→ TO DO:
Write out only the lines running from the one that contains "Considering (x=542, y=278)" to the end of the material, both ends included.
★ ★ ★ ★ ★
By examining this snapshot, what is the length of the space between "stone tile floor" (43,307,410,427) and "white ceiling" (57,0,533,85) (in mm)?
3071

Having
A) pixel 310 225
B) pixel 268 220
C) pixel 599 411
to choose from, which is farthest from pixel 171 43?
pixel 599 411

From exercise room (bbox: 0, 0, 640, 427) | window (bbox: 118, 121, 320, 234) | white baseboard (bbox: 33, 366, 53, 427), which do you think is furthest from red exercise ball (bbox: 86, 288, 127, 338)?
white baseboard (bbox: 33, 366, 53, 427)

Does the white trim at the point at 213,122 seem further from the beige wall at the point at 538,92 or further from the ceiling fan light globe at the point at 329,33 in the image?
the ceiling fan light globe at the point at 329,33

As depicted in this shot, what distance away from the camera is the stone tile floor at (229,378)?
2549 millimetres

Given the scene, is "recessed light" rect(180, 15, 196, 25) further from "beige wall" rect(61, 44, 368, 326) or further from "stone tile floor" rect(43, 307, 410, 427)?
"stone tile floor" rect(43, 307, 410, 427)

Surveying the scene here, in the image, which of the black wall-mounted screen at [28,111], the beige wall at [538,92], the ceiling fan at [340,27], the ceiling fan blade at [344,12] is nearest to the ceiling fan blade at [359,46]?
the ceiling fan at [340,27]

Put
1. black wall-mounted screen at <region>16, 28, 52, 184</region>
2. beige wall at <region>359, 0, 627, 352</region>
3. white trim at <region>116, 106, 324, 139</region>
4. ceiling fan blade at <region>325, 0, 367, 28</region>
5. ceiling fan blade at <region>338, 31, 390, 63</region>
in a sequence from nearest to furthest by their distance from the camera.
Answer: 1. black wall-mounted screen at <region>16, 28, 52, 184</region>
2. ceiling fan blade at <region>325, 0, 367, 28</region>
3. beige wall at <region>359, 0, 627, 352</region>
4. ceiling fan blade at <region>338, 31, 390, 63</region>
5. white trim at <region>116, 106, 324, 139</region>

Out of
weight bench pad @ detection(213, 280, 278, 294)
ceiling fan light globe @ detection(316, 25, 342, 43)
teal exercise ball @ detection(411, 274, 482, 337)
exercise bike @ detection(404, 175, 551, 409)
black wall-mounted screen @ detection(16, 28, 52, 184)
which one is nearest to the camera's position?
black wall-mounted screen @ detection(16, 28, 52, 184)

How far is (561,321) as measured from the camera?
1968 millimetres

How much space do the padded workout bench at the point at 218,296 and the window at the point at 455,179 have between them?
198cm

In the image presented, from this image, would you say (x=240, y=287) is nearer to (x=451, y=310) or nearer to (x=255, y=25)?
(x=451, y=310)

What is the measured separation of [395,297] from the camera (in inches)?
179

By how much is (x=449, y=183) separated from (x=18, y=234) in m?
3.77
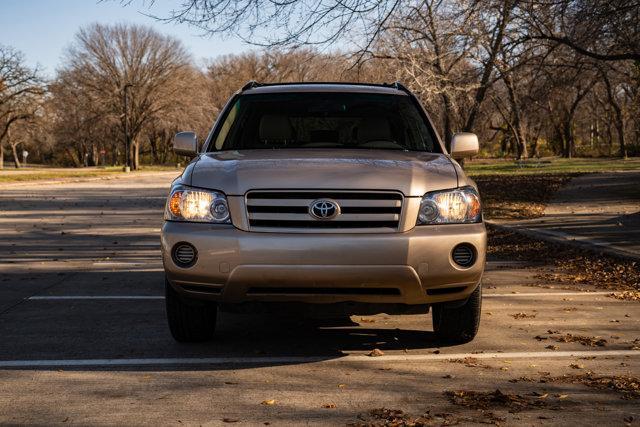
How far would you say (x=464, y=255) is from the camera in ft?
17.7

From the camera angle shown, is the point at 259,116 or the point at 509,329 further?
the point at 259,116

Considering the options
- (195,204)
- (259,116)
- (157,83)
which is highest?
(157,83)

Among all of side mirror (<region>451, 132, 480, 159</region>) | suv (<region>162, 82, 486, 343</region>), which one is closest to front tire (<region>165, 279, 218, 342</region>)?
suv (<region>162, 82, 486, 343</region>)

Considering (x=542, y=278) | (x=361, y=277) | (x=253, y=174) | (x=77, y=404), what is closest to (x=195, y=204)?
(x=253, y=174)

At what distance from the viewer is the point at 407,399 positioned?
456 centimetres

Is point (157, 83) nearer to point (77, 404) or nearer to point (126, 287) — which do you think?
point (126, 287)

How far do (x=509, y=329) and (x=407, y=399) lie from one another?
235 centimetres

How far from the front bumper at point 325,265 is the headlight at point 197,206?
71 millimetres

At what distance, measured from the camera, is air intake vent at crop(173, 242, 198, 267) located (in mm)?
5348

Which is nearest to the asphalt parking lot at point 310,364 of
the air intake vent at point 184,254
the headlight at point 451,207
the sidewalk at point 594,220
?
the air intake vent at point 184,254

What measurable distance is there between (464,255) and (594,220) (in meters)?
11.3

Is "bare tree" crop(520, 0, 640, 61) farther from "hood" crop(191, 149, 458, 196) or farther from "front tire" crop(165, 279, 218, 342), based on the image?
"front tire" crop(165, 279, 218, 342)

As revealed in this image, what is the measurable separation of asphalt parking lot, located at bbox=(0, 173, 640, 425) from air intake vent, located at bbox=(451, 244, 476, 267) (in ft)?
2.15

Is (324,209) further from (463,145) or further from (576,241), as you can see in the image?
(576,241)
★ ★ ★ ★ ★
→ COMPLETE ANSWER:
Considering (x=542, y=278) | (x=361, y=277) | (x=253, y=174) | (x=77, y=404), what is closest to (x=195, y=204)?
(x=253, y=174)

At what distance from the viewer is the point at 407,399 positioned?
456 centimetres

Is point (157, 83) nearer to point (77, 404) or nearer to point (126, 287) — which do you think?
point (126, 287)

How far do (x=509, y=329) and (x=407, y=399) lie from one another?
235 centimetres

How far from the front bumper at point 325,265 is the headlight at point 197,206?
71 millimetres

At what distance, measured from the camera, is air intake vent at crop(173, 242, 198, 267) located (in mm)?
5348

Which is nearest to the asphalt parking lot at point 310,364 of
the air intake vent at point 184,254
the headlight at point 451,207
the sidewalk at point 594,220
?
the air intake vent at point 184,254

What measurable distance is there between (464,255) and (594,220) (in meters)?
11.3

Is "bare tree" crop(520, 0, 640, 61) farther from "hood" crop(191, 149, 458, 196) or farther from "front tire" crop(165, 279, 218, 342), based on the image?
"front tire" crop(165, 279, 218, 342)

As revealed in this image, what is the measurable separation of asphalt parking lot, located at bbox=(0, 173, 640, 425) from air intake vent, located at bbox=(451, 244, 476, 267) (in ft)?
2.15

Is (324,209) further from (463,145) or further from (576,241), as you can see in the image?
(576,241)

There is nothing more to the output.